Em paralelo com as investigações da PJ, mas ainda numa fase preliminar à obtenção de prova, são feitas averiguações pelo Centro de Controlo e Monitorização (CCM) do SNS. Os trabalhos deste centro — apelidado de “a arma secreta do Ministério da Saúde no combate à fraude” pela directora da Unidade de Combate à Corrupção da PJ Saudade Nunes — começaram também em 2010, seguindo-se a divulgação em 2012 dos primeiros relatórios de triagem de casos que levantam dúvidas e, numa segunda fase, de relatórios de investigação que fazem uma análise mais aprofundada de situações já suspeitas.

Há processos de 2012 que ainda não terminaram, não sendo por isso possível calcular um número total de casos confirmados de fraudes detectadas na Saúde em Portugal, disse depois aos jornalistas Isaura Vieira, coordenadora deste centro, que faz parte do Ministério da Saúde, na Administração Central do Sistema de Saúde.

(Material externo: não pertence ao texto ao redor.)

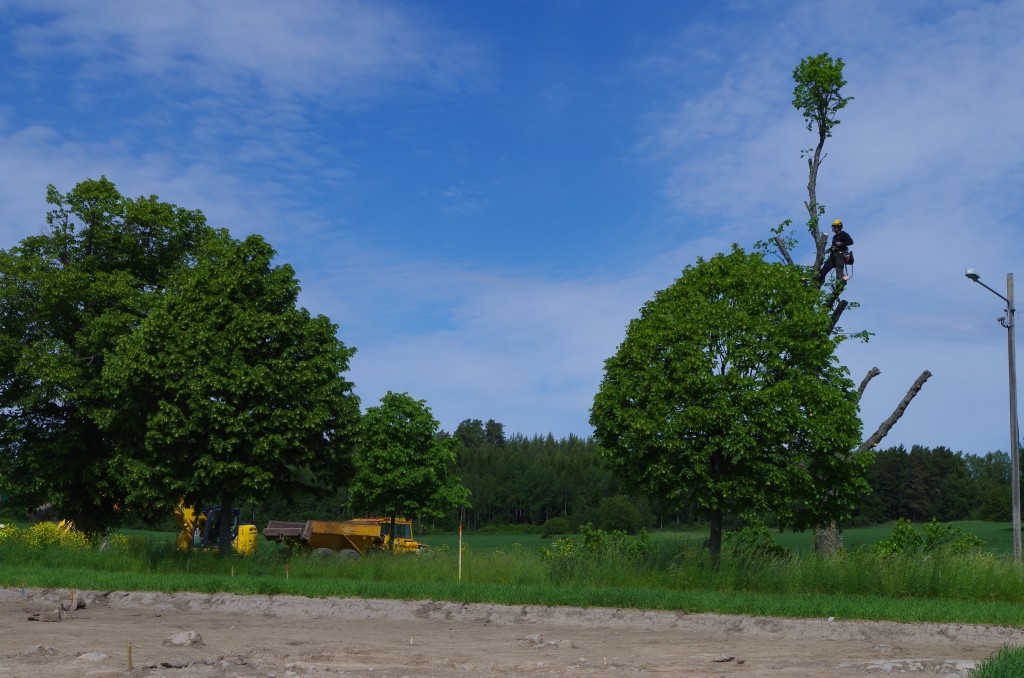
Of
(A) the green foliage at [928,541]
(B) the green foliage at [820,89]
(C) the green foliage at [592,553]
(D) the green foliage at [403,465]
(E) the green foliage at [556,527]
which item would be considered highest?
(B) the green foliage at [820,89]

Mas é possível saber que foram produzidos 573 relatórios, respeitantes a suspeitas de fraude, que depois se confirmaram ou não, ou que ainda estão sob investigação ou em julgamento, desde que o CCM começou a produzir esses documentos em Setembro de 2012. Nesse período, as potenciais fraudes monitorizadas tinham um valor de 943 milhões de euros. “Nós detectamos indícios de fraude”, explicou Isaura Vieira. Na Inspecção-Geral das Actividades de Saúde e sobretudo na PJ “apura-se” se estes indícios se comprovam. 

O representante da European Healthcare Fraud and Corruption Network, Paul Vincke, apresentou dados comprovados para alguns países europeus. Enquanto na Grécia a fraude detectada em 2014 foi de 300 mil euros, na Alemanha foi de 43 milhões de euros.